She laughs, kissing his lips and his chin, and lets his questions build, and lets his curiosity linger. And the next time (it is not very many days in passing between) that Wynter arrives wide-eyed and anticipatory at her rooms, she undresses slowly and touches herself, letting him watch and absorb and _learn_. And with one less mystery between their strange and foreign bodies, they smile and kiss and their fingers fumble awkwardly close together, that he may join her in equal undress. He knows what to expect and his climax is slower to arrive and sweeter in coming.

The third time he asks her permission and she grants it, satisfied; with her firm political hands she strokes him to hardness and with his wondering earnest ones, he brings her halfway to orgasm, completed then with their hands and the intersection of their bodies.

Wynter begs an audience with increasing frequency, and she encourages him passage as often as is appropriate, and then some, as well.

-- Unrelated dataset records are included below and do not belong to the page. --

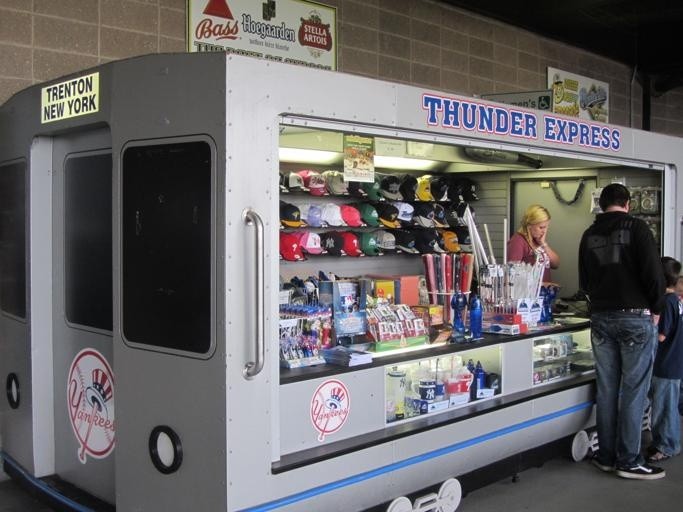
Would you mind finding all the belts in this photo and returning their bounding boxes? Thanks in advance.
[622,308,653,316]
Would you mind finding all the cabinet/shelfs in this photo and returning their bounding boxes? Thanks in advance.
[280,187,480,265]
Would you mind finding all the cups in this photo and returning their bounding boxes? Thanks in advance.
[386,370,410,421]
[409,378,437,404]
[533,334,576,386]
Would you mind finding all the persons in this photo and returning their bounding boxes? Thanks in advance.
[576,183,667,481]
[506,203,561,289]
[644,254,682,463]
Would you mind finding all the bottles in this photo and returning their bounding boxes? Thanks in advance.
[473,360,487,401]
[451,289,468,341]
[466,359,477,400]
[470,295,482,341]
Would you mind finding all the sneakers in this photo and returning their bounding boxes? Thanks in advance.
[591,446,669,479]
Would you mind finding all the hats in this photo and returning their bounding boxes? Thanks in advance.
[280,171,480,261]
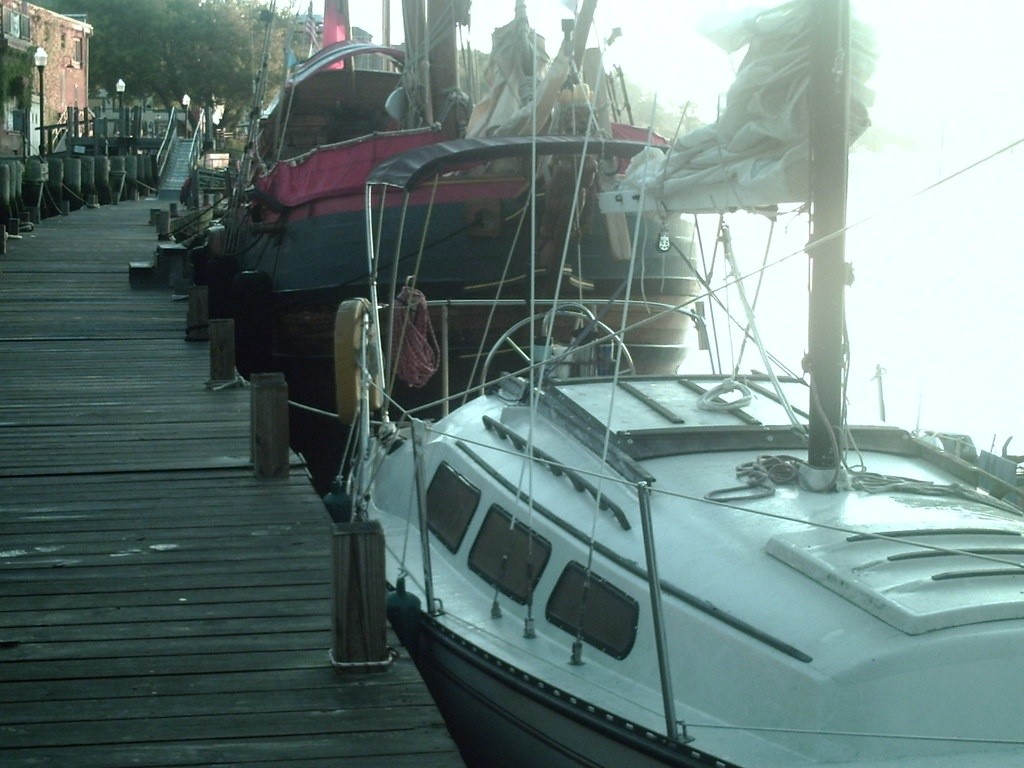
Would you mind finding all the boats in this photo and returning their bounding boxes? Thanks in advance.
[206,0,697,457]
[333,132,1022,767]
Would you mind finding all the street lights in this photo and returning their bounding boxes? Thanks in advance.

He learns to use his hands, his mouth, his eyelashes and his shoulders and his very breath. He is a brilliant student. He learns.

And, as the best teachers always do, Braxiatel learns to let him between the lines of her flesh and twist up this odd and fleeting skin. She learns, and she guides, and when all is said and done, she lies quietly on her side, her cheek cradled in her palm and her elbow propped upon the pillow, and she watches his anxious learning and happy (though never quite contented) fingers run up and down the bare skin of her arm; and up, and down. Up, and down…


	4. 4/6

Almost ten microspans pass before Braxiatel lifts a brow, chuckles, and asks him, “What?”

“Mm?” he asks, lifting his head a little from where he has settled his cheek on the pillow. He offers her a curious lifting of his brows and a guileless flutter of his lids; his fingers do not stop tracing along her waist, up and down and back again into the dip between her hips and ribs.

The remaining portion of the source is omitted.